• [Excerpt]
Hello Public Lab community! I'm Tommy, and I'm working on a pro bono project through Autodesk to ...
Public Lab is an open community which collaboratively develops accessible, open source, Do-It-Yourself technologies for investigating local environmental health and justice issues.
As an open source community, we believe in open licensing of content so that other members of the community can leverage your work legally -- with attribution, of course. By joining the Public Lab site, you agree to release the content you post here under a Creative Commons Attribution Sharealike license, and the hardware designs you post under the CERN Open Hardware License 1.1 (full text). This has the added benefit that others must share their improvements in turn with you.
Hello Public Lab community! I'm Tommy, and I'm working on a pro bono project through Autodesk to help out with improving the user experience on the publiclab.org website. You will start to see some questions popping up here from my teammates and myself to get feedback from you, the people who use the site, on what works and what doesn't, or what can be improved. Thanks in advance for taking a minute to weigh in, and helping us improve the site for everyone!
Another thing that makes tag pages sort of mysterious is that you can get to one by searching for "https://publiclab.org/tag/balloon-mapping", but if you enter "balloon-mapping" in the publiclab search box (https://publiclab.org/search/balloon-mapping) you don't get a tag page, and the search results you get are rather unhelpful. Apparently search does not include tags. There are two things about the user experience at publiclab that seem strange, and one of them is that search doesn't seem to work like I expect it to.
For me, visualizing tags is a way to visually depict associated tags, e.g. tags that appear together on the same content. For great example, see the color-coded clusters in @skilfullycurled 's visualization above. Clustering tags are important because they visually connect the website's presentation of community activity closer to what the Public Lab community culturally refers to as "research areas", or perhaps "topics" --> this is my actual goal with this entire issue.
Here's some background information: on our tags page (https://publiclab.org/tags) we write "We use tags to group research by topic" and encourage people to browse tags (currently only sorted by recent activity). This is an important way that we name, link to, and/or promote people to find and engage with topics. The Dashboard itself emphasizes recent activity. The Dashboard now features a "recently used tags" bar -- which is an important but partial step to the goal of seeing "research areas" or "topics".

• [Assignment A]
From the Public Lab thread, write out the part that opens with the words containing "As an open source" and closes with "turn with you.".
• [Assignment B]
Can you turn the paragraph of the Public Lab thread beginning "Here's some background information" into a short bulleted list that keeps its main facts?
• [Assignment C]
In the Public Lab thread, what license covers the hardware designs that members post on the site?

• [Data below]

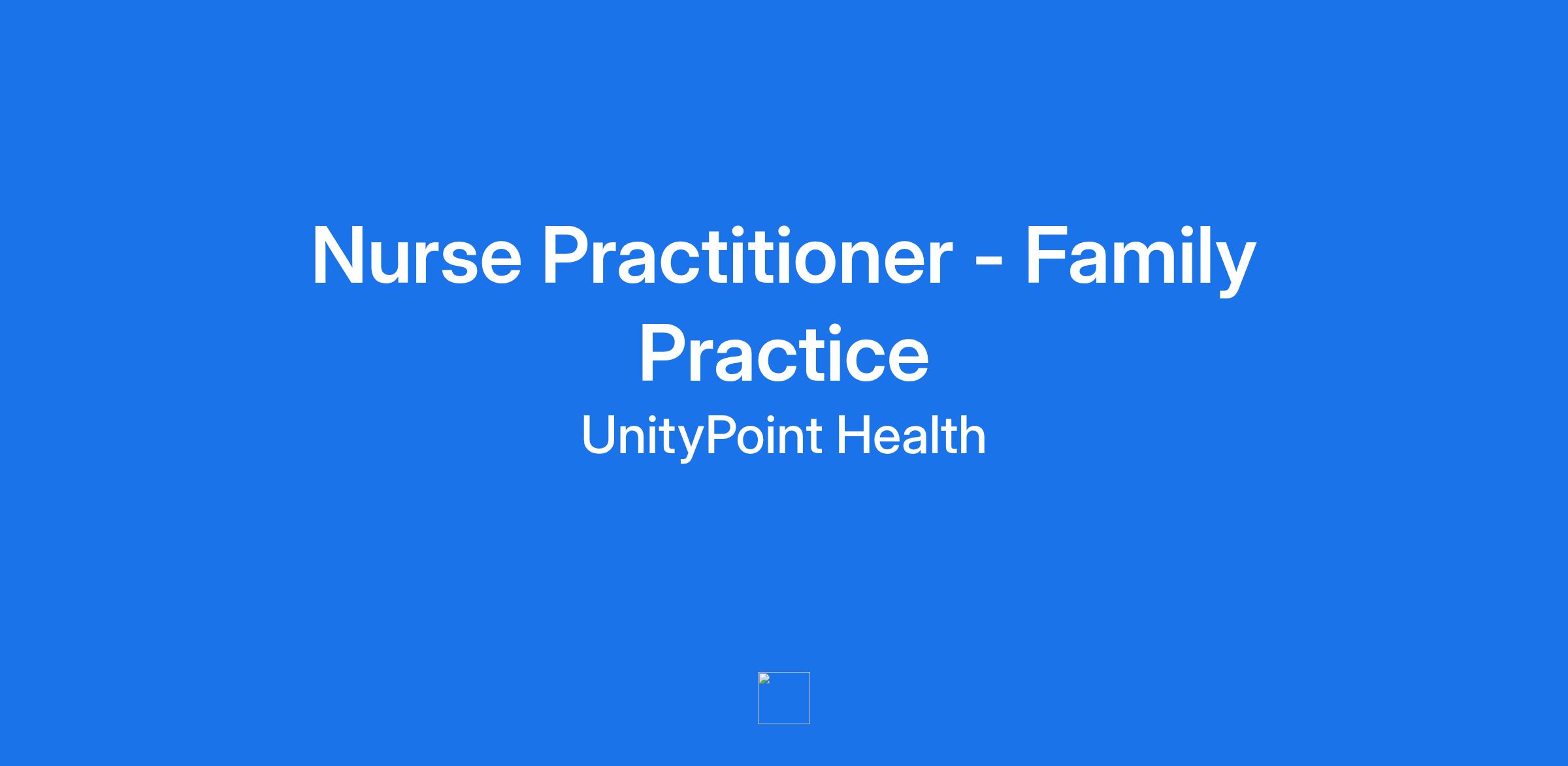 Nurse Practitioner - Family Practice

UnityPoint Health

• [Written answer A]
As an open source community, we believe in open licensing of content so that other members of the community can leverage your work legally -- with attribution, of course. By joining the Public Lab site, you agree to release the content you post here under a Creative Commons Attribution Sharealike license, and the hardware designs you post under the CERN Open Hardware License 1.1 (full text). This has the added benefit that others must share their improvements in turn with you.

• [Written answer B]
- The tags page (https://publiclab.org/tags) says "We use tags to group research by topic" and encourages people to browse tags.
- Tags are currently sorted only by recent activity.
- Tags are an important way to name, link to, and promote topics so people can find and engage with them.
- The Dashboard emphasizes recent activity.
- The Dashboard now has a "recently used tags" bar, an important but partial step toward seeing "research areas" or "topics".

• [Written answer C]
The CERN Open Hardware License 1.1.